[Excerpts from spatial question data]
▶

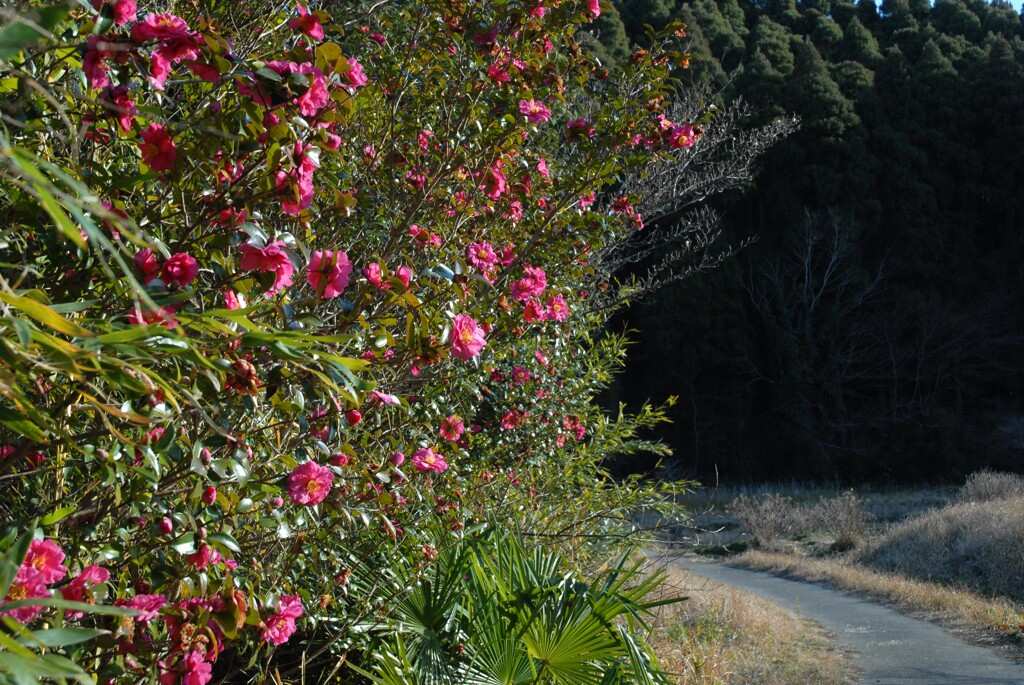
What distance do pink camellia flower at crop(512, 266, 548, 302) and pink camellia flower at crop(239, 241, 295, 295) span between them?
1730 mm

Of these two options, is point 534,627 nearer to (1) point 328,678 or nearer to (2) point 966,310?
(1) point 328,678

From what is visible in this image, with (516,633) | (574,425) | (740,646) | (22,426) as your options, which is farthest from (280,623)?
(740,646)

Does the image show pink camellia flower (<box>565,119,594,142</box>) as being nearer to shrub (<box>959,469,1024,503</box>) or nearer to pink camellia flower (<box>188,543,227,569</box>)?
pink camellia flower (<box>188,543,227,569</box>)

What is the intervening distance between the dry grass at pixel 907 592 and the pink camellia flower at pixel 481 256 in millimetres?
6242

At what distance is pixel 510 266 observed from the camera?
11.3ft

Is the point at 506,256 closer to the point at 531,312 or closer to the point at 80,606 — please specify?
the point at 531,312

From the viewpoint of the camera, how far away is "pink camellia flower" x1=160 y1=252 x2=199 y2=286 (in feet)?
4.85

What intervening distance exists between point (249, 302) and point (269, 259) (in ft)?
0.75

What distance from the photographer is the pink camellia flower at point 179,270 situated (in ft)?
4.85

◀
▶

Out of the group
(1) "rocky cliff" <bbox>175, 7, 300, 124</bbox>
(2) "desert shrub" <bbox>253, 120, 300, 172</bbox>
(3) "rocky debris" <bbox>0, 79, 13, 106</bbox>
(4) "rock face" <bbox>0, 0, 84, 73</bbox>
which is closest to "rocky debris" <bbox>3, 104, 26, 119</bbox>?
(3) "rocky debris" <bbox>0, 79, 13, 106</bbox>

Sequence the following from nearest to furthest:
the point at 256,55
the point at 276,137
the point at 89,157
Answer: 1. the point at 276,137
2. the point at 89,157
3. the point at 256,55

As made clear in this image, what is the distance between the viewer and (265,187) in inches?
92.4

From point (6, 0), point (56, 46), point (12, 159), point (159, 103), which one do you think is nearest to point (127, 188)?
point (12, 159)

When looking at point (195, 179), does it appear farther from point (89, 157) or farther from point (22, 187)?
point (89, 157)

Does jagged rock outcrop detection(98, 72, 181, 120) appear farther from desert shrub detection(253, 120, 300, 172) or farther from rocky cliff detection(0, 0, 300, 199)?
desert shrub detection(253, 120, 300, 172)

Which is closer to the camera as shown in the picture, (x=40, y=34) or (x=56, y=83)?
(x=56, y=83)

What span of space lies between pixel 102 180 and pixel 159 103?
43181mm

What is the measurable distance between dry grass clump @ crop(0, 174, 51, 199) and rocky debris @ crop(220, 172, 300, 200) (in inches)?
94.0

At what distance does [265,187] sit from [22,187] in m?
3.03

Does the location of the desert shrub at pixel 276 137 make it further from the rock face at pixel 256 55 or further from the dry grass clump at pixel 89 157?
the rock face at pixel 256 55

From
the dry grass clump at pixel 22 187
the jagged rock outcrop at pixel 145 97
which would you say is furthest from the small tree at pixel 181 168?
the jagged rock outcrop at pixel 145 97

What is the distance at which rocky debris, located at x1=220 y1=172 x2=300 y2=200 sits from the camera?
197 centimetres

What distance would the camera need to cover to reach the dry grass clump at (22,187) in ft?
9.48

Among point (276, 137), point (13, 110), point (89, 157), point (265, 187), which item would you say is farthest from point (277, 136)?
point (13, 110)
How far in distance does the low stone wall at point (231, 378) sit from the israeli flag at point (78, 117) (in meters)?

◀

→ TASK REQUIREMENTS
Gather every line above that contains the string "face", treating uppercase and lowercase as different.

→ FINAL RESULT
(4) "rock face" <bbox>0, 0, 84, 73</bbox>
Does the location of the desert shrub at pixel 276 137 make it further from the rock face at pixel 256 55 or further from the dry grass clump at pixel 89 157?
the rock face at pixel 256 55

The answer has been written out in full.